## Recorded data
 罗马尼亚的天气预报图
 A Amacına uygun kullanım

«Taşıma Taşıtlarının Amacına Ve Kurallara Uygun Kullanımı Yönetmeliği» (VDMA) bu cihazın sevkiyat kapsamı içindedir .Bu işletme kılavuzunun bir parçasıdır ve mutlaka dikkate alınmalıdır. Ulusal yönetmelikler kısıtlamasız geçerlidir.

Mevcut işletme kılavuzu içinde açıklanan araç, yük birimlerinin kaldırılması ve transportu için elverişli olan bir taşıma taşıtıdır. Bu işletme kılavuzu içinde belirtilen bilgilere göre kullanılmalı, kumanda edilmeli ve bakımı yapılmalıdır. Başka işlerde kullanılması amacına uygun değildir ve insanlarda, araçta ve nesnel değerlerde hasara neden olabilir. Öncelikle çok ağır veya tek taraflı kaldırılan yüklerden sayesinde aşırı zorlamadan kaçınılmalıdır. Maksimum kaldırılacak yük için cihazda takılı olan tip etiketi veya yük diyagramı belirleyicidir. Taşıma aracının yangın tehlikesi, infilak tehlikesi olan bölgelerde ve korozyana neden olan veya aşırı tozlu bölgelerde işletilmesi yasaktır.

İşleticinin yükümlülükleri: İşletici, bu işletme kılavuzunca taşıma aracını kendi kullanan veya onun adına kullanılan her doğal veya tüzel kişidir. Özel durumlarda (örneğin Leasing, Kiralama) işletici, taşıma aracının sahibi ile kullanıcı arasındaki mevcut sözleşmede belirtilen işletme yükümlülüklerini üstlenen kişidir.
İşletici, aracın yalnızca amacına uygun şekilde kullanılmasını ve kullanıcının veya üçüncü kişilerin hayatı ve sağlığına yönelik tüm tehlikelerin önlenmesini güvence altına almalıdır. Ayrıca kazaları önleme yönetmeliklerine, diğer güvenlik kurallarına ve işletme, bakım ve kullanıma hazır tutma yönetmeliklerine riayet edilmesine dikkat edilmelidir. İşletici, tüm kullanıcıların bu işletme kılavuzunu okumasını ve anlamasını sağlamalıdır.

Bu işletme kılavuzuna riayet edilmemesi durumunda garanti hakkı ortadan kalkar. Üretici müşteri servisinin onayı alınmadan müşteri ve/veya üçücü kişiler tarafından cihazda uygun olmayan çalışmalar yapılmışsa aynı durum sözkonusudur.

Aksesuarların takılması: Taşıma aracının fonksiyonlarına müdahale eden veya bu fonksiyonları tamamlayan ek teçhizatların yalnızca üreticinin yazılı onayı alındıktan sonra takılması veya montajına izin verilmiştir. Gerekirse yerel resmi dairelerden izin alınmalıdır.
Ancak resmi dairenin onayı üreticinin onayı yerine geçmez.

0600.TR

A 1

## Directions
When you reach the end of the listing, print it again in full, exactly as given.

## Exercise answer
 罗马尼亚的天气预报图
 A Amacına uygun kullanım

«Taşıma Taşıtlarının Amacına Ve Kurallara Uygun Kullanımı Yönetmeliği» (VDMA) bu cihazın sevkiyat kapsamı içindedir .Bu işletme kılavuzunun bir parçasıdır ve mutlaka dikkate alınmalıdır. Ulusal yönetmelikler kısıtlamasız geçerlidir.

Mevcut işletme kılavuzu içinde açıklanan araç, yük birimlerinin kaldırılması ve transportu için elverişli olan bir taşıma taşıtıdır. Bu işletme kılavuzu içinde belirtilen bilgilere göre kullanılmalı, kumanda edilmeli ve bakımı yapılmalıdır. Başka işlerde kullanılması amacına uygun değildir ve insanlarda, araçta ve nesnel değerlerde hasara neden olabilir. Öncelikle çok ağır veya tek taraflı kaldırılan yüklerden sayesinde aşırı zorlamadan kaçınılmalıdır. Maksimum kaldırılacak yük için cihazda takılı olan tip etiketi veya yük diyagramı belirleyicidir. Taşıma aracının yangın tehlikesi, infilak tehlikesi olan bölgelerde ve korozyana neden olan veya aşırı tozlu bölgelerde işletilmesi yasaktır.

İşleticinin yükümlülükleri: İşletici, bu işletme kılavuzunca taşıma aracını kendi kullanan veya onun adına kullanılan her doğal veya tüzel kişidir. Özel durumlarda (örneğin Leasing, Kiralama) işletici, taşıma aracının sahibi ile kullanıcı arasındaki mevcut sözleşmede belirtilen işletme yükümlülüklerini üstlenen kişidir.
İşletici, aracın yalnızca amacına uygun şekilde kullanılmasını ve kullanıcının veya üçüncü kişilerin hayatı ve sağlığına yönelik tüm tehlikelerin önlenmesini güvence altına almalıdır. Ayrıca kazaları önleme yönetmeliklerine, diğer güvenlik kurallarına ve işletme, bakım ve kullanıma hazır tutma yönetmeliklerine riayet edilmesine dikkat edilmelidir. İşletici, tüm kullanıcıların bu işletme kılavuzunu okumasını ve anlamasını sağlamalıdır.

Bu işletme kılavuzuna riayet edilmemesi durumunda garanti hakkı ortadan kalkar. Üretici müşteri servisinin onayı alınmadan müşteri ve/veya üçücü kişiler tarafından cihazda uygun olmayan çalışmalar yapılmışsa aynı durum sözkonusudur.

Aksesuarların takılması: Taşıma aracının fonksiyonlarına müdahale eden veya bu fonksiyonları tamamlayan ek teçhizatların yalnızca üreticinin yazılı onayı alındıktan sonra takılması veya montajına izin verilmiştir. Gerekirse yerel resmi dairelerden izin alınmalıdır.
Ancak resmi dairenin onayı üreticinin onayı yerine geçmez.

0600.TR

A 1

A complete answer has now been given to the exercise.